Artemis II astronauts say goodbye to their families before historic moon launch
The Artemis II astronauts have waved goodbye to their families and friends as they prepare to launch on their voyage around the moon.
Jeremy Hansen, Victor Glover, Reid Wiseman and Christina Koch are about to embark on their 10-day trip to the moon and back for the first time in 53 years.
Glover was seen mouthing ‘I love you’ to each of his family members in matching t-shirts and giving a thumbs up before the voyagers boarded a shuttle bus on their way to the launch pad 39B.
The launch now looks likely to go ahead with the crew all in their flight suits and good weather conditions.
Waving to family, colleagues and news photographers, the crew boarded the so-called astrovan for the 9-mile ride to the launch pad and their awaiting SLS rocket.
(Picture: AFP or licensors)
Before their highly anticipated walkout, commander Reid Wiseman and his crew played a quick card game with NASA’s chief astronaut Scott Tingle.
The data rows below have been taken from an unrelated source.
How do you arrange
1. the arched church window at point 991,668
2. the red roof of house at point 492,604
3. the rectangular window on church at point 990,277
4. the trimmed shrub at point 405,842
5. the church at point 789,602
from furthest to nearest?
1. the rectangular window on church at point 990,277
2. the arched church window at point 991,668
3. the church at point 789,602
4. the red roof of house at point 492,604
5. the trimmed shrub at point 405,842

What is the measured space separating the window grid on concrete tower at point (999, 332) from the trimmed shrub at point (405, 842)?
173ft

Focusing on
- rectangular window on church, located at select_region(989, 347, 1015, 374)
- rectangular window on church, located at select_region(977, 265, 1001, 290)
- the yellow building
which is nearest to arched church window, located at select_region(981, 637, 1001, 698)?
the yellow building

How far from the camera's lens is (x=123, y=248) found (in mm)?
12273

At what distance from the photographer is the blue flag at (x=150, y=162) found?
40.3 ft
It’s a preflight tradition since the space shuttle era.
Losing is good: It means the astronaut has gotten rid of all bad luck before launching.
The four thanked the suit techs and posed for photos, keeping a safe distance from many of the bystanders to avoid germs.
They then went down the elevator at the Neil Armstrong Operations & Checkout Building and walk out to a barrage of cameras and cheers.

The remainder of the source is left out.